It might be faster in theory but slower in practice, at least on instances of moderate size.
@gdalle Here are results from a rapid benchmarking :
Setup : 3 types of synthetic graphs, all in 3 sizes : 1 graph imported from Snap
julia> doro_small = dorogovtsev_mendes(10)
{10, 17} undirected simple Int64 graph
julia> doro_med = dorogovtsev_mendes(300)
{300, 597} undirected simple Int64 graph
julia> doro_large = dorogovtsev_mendes(100_000)
{100000, 199997} undirected simple Int64 graph
julia> bara_small = barabasi_albert(10, 2)
{10, 16} undirected simple Int64 graph
julia> bara_med = barabasi_albert(300, 2)
{300, 596} undirected simple Int64 graph
julia> bara_large = barabasi_albert(100_000, 2)
{100000, 199996} undirected simple Int64 graph
julia> complete_small = complete_graph(10)
{10, 45} undirected simple Int64 graph
julia> complete_med = complete_graph(300)
{300, 44850} undirected simple Int64 graph
julia> complete_large = complete_graph(10_000)
{10000, 49995000} undirected simple Int64 graph
# Real-world data graph
julia> twitch_graph = loadgraph("/Users/antoine/Documents/GitHub/ParallelGraphs.jl/benchmark/data/large_twitch_edges.csv", "twitch", EdgeListFormat())
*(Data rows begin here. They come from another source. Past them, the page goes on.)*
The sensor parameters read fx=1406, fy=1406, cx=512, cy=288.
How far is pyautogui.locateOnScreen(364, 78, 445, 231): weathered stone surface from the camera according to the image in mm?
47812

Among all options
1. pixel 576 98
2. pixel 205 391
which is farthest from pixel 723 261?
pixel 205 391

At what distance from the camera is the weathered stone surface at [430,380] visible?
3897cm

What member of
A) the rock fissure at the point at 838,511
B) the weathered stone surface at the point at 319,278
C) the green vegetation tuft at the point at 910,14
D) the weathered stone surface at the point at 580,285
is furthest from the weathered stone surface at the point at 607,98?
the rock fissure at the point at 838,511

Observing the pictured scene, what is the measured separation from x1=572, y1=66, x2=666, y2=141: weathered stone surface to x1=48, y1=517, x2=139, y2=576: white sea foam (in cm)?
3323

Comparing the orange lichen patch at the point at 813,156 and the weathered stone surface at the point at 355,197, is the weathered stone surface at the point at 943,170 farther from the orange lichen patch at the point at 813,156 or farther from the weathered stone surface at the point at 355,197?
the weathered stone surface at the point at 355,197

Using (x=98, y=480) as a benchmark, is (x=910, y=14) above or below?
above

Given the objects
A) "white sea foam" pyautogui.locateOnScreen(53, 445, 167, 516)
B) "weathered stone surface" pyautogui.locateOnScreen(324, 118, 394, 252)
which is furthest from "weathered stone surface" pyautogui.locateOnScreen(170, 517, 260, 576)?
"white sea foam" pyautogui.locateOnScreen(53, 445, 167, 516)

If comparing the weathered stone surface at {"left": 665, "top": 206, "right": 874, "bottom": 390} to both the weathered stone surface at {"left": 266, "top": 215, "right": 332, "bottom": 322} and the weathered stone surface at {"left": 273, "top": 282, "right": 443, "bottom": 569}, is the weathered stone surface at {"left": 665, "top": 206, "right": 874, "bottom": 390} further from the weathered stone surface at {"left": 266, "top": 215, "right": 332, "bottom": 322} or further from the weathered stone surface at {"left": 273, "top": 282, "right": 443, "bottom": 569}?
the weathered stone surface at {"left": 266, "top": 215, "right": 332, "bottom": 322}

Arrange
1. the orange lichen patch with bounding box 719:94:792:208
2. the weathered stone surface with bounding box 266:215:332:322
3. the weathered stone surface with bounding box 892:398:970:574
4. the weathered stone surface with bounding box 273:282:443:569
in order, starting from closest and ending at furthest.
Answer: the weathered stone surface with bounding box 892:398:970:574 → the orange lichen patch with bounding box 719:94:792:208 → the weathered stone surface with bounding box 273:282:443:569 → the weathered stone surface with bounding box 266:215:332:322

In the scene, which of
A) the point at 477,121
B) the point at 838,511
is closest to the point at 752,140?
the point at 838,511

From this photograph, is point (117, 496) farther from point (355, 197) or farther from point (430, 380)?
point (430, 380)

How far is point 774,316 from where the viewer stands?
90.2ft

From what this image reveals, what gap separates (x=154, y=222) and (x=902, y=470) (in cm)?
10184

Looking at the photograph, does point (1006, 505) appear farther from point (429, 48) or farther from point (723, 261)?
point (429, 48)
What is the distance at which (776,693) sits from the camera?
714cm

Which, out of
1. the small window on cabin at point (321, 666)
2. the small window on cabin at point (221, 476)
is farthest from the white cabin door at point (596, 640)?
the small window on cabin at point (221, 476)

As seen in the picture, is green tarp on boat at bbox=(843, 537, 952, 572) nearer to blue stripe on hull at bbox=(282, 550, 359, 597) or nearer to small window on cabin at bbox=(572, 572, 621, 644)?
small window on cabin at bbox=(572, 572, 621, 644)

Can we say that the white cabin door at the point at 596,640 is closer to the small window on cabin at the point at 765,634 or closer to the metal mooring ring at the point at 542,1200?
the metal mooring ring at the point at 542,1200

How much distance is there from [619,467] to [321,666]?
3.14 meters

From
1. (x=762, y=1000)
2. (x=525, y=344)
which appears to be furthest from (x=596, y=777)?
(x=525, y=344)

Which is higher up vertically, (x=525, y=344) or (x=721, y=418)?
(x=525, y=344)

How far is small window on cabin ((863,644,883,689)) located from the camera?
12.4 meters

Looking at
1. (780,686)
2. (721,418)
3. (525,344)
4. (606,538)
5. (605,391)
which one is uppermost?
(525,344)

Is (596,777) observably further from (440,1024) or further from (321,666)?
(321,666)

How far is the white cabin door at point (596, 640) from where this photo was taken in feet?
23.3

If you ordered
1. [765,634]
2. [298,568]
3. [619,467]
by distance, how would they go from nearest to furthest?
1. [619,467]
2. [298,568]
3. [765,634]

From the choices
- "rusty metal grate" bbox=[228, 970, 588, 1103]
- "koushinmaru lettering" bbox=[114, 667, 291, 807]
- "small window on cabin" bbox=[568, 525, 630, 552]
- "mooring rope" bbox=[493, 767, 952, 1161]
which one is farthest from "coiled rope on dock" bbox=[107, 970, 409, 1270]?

{168116, 6797558} directed simple Int64 graph
Results :
Set{T} | BitSet | |
---|---|---|
Barabasi Albert | ||
Small | 662.556 ns (9 allocations: 928 bytes) | 411.692 ns (6 allocations: 624 bytes) |
Med | 13.791 μs (10 allocations: 11.28 KiB) | 7.208 μs (7 allocations: 10.98 KiB) |
Large | 7.714 ms (15 allocations: 3.15 MiB) | 4.736 ms (12 allocations: 3.15 MiB) |
Dorogostev Mendes | ||
Small | 638.643 ns (9 allocations: 928 bytes) | 404.084 ns (6 allocations: 624 bytes) |
Med | 13.958 μs (10 allocations: 11.28 KiB) | 7.229 μs (7 allocations: 10.98 KiB) |
Large | 7.721 ms (15 allocations: 3.15 MiB) | 4.740 ms (12 allocations: 3.15 MiB) |
Complete Graph | ||
Small | 827.465 ns (9 allocations: 928 bytes) | 479.492 ns (6 allocations: 624 bytes) |
Med | 378.917 μs (18 allocations: 21.38 KiB) | 128.459 μs (7 allocations: 8.44 KiB) |
Large | 457.570 ms (30 allocations: 438.27 KiB) | 123.255 ms (12 allocations: 246.50 KiB) |
Twitch Graph | ||
46.081 ms (18 allocations: 5.29 MiB) | 31.722 ms (12 allocations: 5.29 MiB) |
I tried to represent graphs that behave differently with respect to coloring, some of them are colored with only 5 colors (even on thousands of vertices) and the complete graph is colored in N colors. BitSet was faster in all configurations I tried, with speedup ranging from x1,4 to x3,5.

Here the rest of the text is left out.